Remote Lake Nash AFL team is hungry for a win and a kangaroo on the way to game
http://www.abc.net.au/news/2018-08-19/y ... tion=sport
The Lake Nash Young Guns footy team struggles for money to travel the 600km to their games, and if they do not get a kangaroo on the way to the game, they most likely play on empty stomachs.
Alpurrurulam, or Lake Nash, as it is commonly known, is an Indigenous community on the Queensland–Northern Territory border.
In the centre of town is a red dirt Australian Rules Football Oval, where the Lake Nash Young Guns can be seen training every evening.
As they run, often barefoot, or in socks, they leave a trail of red dust behind them.
"When they grew up as children, they always had a ball in their hand and it has just never stopped," club president Renee Larkins said. "It is not just a game to these fellas, that's their life, it's love, they are very committed, and it is a different love for the sports that they have."
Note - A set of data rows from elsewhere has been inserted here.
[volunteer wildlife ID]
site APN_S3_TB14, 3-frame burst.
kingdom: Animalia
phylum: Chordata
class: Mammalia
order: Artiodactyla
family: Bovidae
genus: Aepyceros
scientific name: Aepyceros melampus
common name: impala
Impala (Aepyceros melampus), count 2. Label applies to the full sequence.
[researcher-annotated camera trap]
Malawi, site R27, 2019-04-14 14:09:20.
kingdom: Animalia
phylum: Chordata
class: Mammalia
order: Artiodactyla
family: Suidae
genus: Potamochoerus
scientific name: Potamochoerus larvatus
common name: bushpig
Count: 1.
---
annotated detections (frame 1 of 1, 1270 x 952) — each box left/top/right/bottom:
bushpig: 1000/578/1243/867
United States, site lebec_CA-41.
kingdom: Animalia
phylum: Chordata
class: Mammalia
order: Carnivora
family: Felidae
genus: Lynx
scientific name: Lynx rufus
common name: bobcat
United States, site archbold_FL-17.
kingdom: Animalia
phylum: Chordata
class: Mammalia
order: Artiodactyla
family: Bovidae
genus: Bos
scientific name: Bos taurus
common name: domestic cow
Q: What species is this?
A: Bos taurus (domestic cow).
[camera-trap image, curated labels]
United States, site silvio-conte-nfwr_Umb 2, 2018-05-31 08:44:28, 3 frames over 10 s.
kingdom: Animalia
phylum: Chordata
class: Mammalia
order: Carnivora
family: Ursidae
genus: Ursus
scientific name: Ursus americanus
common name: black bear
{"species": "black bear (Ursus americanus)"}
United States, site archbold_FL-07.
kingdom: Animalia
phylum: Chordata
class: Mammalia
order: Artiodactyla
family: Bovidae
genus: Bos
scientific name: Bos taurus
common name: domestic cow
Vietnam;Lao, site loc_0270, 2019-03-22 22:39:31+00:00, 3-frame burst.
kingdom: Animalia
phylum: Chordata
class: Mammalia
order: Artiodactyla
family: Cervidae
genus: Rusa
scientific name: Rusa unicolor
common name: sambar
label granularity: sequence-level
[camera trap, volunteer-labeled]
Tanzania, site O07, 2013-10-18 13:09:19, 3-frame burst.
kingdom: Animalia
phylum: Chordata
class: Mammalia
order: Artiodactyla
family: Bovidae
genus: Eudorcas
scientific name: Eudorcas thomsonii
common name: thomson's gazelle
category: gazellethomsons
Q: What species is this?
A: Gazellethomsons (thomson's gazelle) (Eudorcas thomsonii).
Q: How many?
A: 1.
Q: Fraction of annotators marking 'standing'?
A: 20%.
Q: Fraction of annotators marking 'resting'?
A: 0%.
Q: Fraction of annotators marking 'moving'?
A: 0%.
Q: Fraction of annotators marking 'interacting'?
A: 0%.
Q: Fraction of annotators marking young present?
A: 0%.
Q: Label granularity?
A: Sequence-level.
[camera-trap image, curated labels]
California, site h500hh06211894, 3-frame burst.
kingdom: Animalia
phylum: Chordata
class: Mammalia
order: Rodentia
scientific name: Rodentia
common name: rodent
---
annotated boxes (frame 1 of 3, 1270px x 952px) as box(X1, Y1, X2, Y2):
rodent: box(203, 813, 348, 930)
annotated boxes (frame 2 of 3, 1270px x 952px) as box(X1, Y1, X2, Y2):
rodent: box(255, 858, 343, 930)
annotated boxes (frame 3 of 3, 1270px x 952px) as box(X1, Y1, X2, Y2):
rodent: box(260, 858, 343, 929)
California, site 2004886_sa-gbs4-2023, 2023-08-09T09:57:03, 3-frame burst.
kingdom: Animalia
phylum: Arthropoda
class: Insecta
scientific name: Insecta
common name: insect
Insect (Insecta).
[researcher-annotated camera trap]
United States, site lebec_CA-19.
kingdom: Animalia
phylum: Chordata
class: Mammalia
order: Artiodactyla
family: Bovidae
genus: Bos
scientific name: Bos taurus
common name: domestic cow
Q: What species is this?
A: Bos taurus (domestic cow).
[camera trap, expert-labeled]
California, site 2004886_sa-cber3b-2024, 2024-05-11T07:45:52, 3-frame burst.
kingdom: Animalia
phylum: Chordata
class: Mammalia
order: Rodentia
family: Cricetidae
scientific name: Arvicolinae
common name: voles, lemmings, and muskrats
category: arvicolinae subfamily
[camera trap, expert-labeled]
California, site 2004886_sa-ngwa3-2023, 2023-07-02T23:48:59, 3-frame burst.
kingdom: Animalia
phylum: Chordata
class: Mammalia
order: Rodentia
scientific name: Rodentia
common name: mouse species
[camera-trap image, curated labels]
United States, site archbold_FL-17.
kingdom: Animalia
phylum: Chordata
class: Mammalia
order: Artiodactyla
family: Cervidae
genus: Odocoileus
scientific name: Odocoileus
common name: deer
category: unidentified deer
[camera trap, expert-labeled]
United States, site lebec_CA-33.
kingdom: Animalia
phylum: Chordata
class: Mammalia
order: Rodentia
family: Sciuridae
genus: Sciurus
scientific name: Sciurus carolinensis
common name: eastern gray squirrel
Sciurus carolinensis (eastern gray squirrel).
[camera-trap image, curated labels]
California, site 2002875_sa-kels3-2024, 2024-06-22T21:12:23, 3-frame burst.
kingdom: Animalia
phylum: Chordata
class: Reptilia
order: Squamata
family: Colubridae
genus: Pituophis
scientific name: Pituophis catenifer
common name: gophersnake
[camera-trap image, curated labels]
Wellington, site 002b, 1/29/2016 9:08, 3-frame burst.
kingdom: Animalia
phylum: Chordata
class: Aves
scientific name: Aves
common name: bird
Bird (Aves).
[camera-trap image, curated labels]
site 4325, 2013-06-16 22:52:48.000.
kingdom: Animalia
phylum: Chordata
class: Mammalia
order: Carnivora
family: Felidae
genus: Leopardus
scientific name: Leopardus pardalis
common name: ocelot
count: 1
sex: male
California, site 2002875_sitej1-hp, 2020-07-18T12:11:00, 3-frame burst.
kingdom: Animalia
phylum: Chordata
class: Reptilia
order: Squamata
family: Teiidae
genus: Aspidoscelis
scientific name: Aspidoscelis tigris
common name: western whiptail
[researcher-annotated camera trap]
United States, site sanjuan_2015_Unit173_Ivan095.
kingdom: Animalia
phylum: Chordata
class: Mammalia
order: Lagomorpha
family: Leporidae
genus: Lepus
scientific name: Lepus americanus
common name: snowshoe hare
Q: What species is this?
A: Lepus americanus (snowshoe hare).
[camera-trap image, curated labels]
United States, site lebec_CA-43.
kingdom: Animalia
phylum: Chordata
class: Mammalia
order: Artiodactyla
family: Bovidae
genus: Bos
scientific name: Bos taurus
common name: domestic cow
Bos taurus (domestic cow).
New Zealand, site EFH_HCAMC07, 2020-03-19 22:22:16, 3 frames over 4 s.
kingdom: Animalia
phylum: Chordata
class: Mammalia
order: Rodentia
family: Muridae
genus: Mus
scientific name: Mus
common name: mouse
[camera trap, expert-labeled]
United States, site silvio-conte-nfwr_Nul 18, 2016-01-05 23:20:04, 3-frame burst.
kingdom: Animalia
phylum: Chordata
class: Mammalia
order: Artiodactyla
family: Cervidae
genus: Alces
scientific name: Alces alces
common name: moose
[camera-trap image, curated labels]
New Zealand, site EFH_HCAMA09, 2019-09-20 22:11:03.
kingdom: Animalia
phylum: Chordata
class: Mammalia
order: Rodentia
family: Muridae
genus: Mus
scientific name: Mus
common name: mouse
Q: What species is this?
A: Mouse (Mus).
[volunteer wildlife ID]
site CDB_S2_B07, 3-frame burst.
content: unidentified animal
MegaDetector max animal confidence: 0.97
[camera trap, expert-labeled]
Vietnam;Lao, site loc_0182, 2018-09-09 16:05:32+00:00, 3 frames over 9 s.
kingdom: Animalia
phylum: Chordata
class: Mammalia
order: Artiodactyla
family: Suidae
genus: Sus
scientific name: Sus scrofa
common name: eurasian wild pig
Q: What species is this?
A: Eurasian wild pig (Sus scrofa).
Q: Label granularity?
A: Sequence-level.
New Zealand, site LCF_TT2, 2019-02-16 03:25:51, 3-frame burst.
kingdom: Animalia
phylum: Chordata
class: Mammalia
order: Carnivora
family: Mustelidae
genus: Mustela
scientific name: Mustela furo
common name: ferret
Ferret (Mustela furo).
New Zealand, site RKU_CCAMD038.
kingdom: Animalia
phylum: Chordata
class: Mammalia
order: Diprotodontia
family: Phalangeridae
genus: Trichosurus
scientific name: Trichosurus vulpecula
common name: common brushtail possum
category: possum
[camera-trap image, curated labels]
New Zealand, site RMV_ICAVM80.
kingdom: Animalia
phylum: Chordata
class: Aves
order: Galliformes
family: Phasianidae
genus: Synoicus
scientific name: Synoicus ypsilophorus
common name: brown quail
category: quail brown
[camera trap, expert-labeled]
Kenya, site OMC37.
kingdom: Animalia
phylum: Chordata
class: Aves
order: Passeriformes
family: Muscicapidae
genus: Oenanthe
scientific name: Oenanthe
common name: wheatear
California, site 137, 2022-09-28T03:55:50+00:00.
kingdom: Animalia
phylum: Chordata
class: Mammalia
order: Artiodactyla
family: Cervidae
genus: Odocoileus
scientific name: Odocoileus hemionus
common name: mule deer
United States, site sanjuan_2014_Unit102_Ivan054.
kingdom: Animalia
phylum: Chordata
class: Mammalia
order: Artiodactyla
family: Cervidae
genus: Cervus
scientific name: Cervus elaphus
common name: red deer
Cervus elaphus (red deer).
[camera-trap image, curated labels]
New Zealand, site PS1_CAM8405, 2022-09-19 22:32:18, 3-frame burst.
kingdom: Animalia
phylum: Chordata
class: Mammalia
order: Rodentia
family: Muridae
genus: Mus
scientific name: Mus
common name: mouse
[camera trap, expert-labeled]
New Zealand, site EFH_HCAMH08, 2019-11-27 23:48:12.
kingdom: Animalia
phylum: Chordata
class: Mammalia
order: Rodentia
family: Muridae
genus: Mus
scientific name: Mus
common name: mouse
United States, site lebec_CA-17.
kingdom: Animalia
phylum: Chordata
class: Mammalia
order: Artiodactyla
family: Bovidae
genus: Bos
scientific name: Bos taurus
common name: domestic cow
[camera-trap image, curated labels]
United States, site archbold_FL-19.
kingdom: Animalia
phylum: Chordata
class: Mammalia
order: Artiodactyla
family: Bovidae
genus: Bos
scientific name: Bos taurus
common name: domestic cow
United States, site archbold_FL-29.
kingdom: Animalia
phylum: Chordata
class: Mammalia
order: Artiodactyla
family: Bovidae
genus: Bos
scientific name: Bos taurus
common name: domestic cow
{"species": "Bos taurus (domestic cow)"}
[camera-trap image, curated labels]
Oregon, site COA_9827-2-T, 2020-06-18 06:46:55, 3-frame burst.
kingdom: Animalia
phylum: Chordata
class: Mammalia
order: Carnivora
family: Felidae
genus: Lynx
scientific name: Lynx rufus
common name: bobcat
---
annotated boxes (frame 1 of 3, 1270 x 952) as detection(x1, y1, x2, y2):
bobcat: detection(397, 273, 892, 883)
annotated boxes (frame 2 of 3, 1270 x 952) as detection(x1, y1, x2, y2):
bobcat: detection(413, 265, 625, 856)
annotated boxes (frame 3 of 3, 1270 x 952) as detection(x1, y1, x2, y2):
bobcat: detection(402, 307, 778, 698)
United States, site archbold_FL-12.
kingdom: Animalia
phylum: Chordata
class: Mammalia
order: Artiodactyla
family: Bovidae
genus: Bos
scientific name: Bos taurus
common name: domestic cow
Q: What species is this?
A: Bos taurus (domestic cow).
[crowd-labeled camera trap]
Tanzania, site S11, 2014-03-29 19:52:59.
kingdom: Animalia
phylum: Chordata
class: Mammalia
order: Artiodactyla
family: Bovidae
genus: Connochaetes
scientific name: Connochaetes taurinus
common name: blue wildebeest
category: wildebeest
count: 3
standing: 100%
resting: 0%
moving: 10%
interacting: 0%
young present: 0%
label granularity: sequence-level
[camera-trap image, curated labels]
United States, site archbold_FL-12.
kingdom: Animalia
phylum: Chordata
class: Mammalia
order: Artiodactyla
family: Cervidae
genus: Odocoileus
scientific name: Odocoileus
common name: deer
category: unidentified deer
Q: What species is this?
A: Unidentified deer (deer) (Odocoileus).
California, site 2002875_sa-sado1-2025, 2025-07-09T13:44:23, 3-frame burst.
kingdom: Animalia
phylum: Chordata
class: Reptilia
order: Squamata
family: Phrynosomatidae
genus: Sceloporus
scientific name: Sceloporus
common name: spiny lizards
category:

This love of football has also helped keep the players out of trouble.
"When they are there on the field and when they are at training, they are not drinking, breaking-in or running amok, they are doing something that they love," Ms Larkins said. "The sniffing has stopped heaps, there's not a lot of sniffing anymore, there's no breaking in anymore, the fellas are doing really, really well."
Every weekend the team travels a 600-kilometre round trip on a rough dirt road to Mount Isa in North West Queensland for the game. Since their bus broke down two years ago the team has had to take their own cars to town.
"It is very hard on the cars, sometimes we have to take little cars in, like Commodores and stuff, and you have to drive so slow because the roads are that messed up," Ms Larkins said. "Sometimes there is no room in the car and most of us get left behind," player Gregory Wilde said.
To get to Mount Isa each car will use a full tank of fuel, and more, for the way home.
"If we are taking three or four cars, that's about $100 or something for each car to fill up," Ms Larkins said. "Then you're filling up more cars to come back again, so that is another $400, so about $800 a week, depending on how many cars we take in. That's half of their wage each, they struggle a lot, they hardly have any money as it is."